I think I am seeing grave conservatism—people who are not understanding why we are really spending a lot of money, and energy, and time to really reach people who inject the drugs. But I think we are working with them, we are seeing transformation happening. We are seeing, in China it was zero tolerance for drug users a few years back. Today, they have the biggest harm reduction programs, with methadone and other distribution, in Asia. I think it's important to bring evidence. Scientific evidence to discuss with politicians. Make them understand what we are losing by losing population—a segment of society, which are completely decimated because they have to hide themselves.
So, the Trump Administration had proposed very drastic cuts in HIV. What's your strategy for ... How do you respond to that?
[With their] compassion, and their personal investment, [Americans have saved] so many lives from PEPFAR. I am not so convinced that we'll have a drastic cut. But if we have, it will have a reborn epidemic. Mortality will be, again, higher and our gains could be lost, and I am scared that it will even bring resistance because we are 19.5 million people on treatment, 17 million waiting. It's a successful history. It's a successful program. So I think Congress and the Senate will probably maintain their commitment to HIV/AIDS program.
But we need, also, to be more efficient. We need to think about cost effectiveness. We need to think about long term and that's where I've been working with leaders, with politicians in Africa, to bring sustainability. It is the only disease where we have a 57% of a total investment today coming from domestic resources. Which is very important because we are progressively trying to show that it will not be just the taxpayer of the US for now and forever. We are trying to change, to bring investment case for countries. South Africa, today, is putting almost $2 billion from their own budget to support the AIDS programs and they are one of the biggest AIDS program today in the world. They have the biggest treatment program in the world, close to 4 million people on treatment.
Does that message resonate with the US Congress?
I think, personally, if I were them, that's what will resonate because I want to know if I will pay forever.
You're well known for your persuasiveness, especially working with national leaders, over whom you don't have real power, but you're very persuasive. What's your secret?

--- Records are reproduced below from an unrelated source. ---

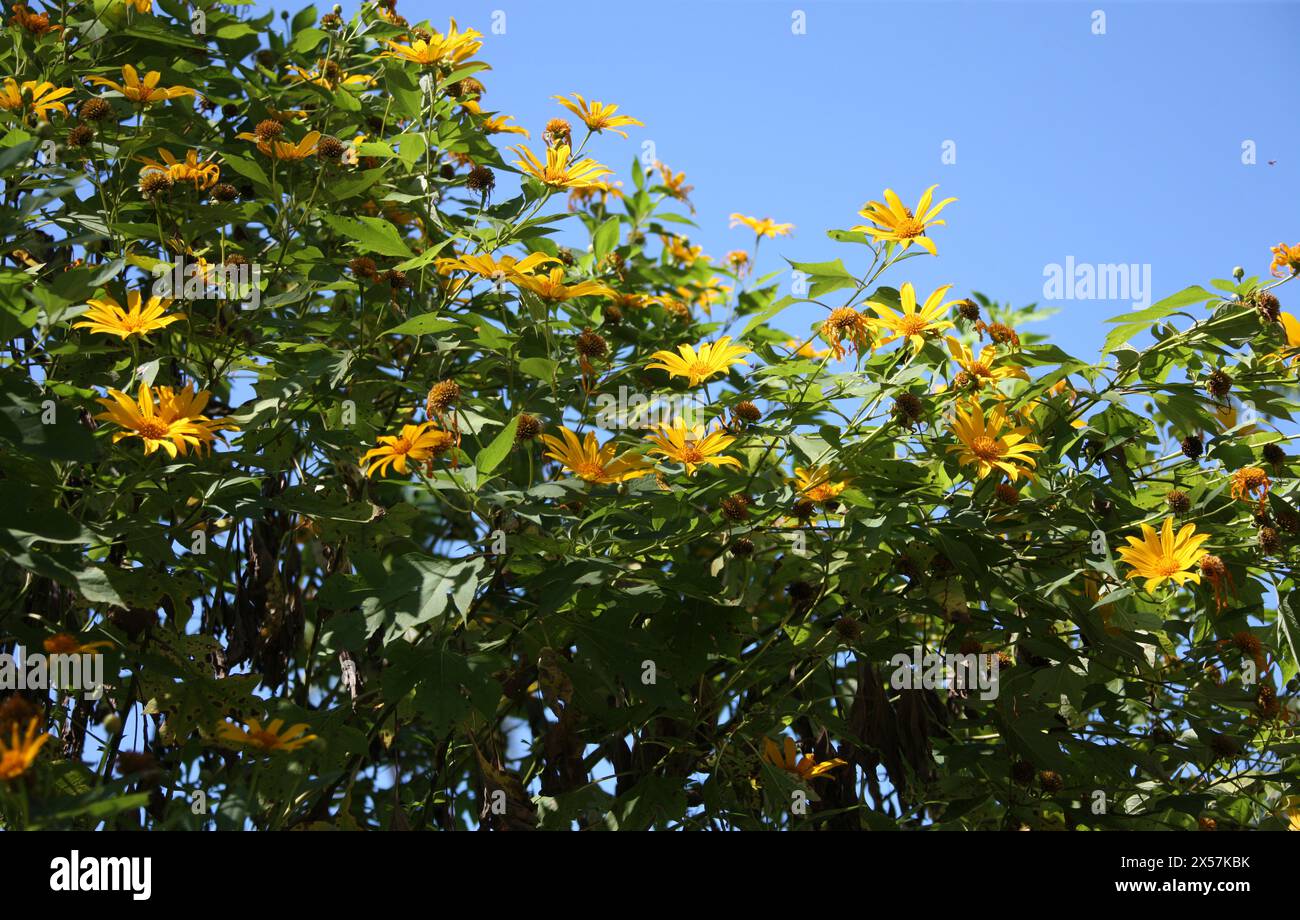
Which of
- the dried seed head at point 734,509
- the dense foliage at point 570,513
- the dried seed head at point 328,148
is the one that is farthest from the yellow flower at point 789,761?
the dried seed head at point 328,148

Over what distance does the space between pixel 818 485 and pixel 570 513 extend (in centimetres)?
51

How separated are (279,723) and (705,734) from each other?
3.19ft

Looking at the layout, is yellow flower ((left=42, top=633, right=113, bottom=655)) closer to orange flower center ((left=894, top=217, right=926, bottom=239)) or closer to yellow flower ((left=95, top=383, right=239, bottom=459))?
yellow flower ((left=95, top=383, right=239, bottom=459))

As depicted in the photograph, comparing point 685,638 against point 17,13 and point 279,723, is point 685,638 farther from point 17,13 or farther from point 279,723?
point 17,13

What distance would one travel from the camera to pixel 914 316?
99.2 inches

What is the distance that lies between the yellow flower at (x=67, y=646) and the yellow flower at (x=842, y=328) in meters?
1.57

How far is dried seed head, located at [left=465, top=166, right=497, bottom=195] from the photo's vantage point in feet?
9.43

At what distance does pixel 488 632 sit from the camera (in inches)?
103

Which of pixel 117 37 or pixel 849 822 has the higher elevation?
pixel 117 37

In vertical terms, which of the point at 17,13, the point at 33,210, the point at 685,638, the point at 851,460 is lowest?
the point at 685,638

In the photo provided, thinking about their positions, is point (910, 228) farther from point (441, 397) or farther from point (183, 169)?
point (183, 169)

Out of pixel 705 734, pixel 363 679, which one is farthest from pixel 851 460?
pixel 363 679

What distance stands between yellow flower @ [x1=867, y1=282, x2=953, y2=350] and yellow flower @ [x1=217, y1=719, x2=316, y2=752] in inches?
54.9

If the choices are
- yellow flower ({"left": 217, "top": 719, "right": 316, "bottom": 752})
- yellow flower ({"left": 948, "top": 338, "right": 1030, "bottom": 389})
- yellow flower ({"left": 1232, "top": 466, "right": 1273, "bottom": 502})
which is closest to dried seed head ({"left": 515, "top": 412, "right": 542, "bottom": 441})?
yellow flower ({"left": 217, "top": 719, "right": 316, "bottom": 752})
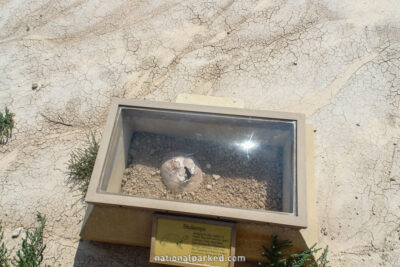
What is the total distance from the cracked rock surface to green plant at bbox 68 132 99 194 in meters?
0.10

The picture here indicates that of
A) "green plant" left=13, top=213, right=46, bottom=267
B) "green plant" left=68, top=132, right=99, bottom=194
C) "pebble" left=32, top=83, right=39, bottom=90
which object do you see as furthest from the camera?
"pebble" left=32, top=83, right=39, bottom=90

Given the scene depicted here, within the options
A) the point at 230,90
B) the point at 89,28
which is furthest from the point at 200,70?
the point at 89,28

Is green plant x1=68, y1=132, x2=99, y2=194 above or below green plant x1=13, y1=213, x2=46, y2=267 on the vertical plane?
above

I try always to make sure that people will be sure that I am genuine and that what I'm trying to push for is not for him as a privilege, or for me, but it is for people who are out there, or who … are waiting for their support. I think when you talk about dignity, respecting dignity of people, when you talk about building society, which will really be more tolerant, I think leaders tend to respond to those type of questions because it's touching anyone. It's touching anyone, no one want his child, or his wife, or his dignity not being respected.
So, I think, I try to always to be evidence based, try to demonstrate that it's cost effective, try also to put a dream in whatever we do. Without dreams, it's not possible. Leaders—they are so much taken hostage by difficult issues every day. If you manage to make them believe that … their legacy will be no babies born with HIV. I think they're looking for islands of hope.

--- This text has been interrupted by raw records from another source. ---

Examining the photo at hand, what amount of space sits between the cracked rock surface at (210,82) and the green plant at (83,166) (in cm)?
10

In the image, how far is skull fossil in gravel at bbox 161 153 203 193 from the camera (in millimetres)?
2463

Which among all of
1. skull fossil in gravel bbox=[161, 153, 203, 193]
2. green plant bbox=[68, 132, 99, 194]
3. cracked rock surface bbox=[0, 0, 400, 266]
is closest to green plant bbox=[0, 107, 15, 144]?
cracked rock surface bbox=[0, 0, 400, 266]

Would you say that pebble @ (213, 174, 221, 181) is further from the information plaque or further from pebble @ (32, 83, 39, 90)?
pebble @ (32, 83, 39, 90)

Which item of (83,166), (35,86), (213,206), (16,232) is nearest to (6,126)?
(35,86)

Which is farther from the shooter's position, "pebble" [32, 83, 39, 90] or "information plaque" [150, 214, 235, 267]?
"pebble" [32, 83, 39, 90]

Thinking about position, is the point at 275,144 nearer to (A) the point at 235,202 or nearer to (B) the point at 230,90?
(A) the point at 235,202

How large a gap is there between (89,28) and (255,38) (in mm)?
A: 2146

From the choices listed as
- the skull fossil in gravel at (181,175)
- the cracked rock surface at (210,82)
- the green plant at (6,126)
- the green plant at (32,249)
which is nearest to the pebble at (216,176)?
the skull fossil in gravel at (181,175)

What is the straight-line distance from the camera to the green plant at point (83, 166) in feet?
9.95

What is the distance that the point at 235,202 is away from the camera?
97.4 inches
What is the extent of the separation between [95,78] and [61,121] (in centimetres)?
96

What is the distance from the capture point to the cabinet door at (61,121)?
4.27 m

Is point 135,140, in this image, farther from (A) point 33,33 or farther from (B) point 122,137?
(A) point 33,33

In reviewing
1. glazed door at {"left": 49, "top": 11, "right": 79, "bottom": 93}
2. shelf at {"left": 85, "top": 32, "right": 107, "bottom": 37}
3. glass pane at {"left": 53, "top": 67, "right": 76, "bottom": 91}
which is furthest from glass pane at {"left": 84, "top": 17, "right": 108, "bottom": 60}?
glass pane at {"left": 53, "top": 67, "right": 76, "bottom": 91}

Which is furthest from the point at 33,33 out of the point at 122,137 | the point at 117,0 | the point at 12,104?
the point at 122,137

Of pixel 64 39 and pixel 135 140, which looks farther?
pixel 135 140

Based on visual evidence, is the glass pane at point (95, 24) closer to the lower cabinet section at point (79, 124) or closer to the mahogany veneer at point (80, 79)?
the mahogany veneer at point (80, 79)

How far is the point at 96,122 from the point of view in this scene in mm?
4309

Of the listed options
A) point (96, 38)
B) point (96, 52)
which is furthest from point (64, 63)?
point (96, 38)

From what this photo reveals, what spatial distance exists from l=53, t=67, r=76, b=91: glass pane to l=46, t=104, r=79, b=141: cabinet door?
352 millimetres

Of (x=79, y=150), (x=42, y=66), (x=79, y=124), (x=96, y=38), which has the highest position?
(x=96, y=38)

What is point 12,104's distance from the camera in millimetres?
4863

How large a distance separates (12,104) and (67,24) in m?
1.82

When you're looking to persuade people, what's more effective? Data or stories?
Stories. Stories. I think human stories is for me, more effective than data. Data is coming as a second element. You always convince people because you make them connect to a real story… . The story is the most important tool for communicating.
Ed. Note: Read part II of the interview here.
A previous version of the story incorrectly stated the number of people on antiretroviral treatment because of a transcription error. It is 19.5 million, not 90 million. GHN regrets the error.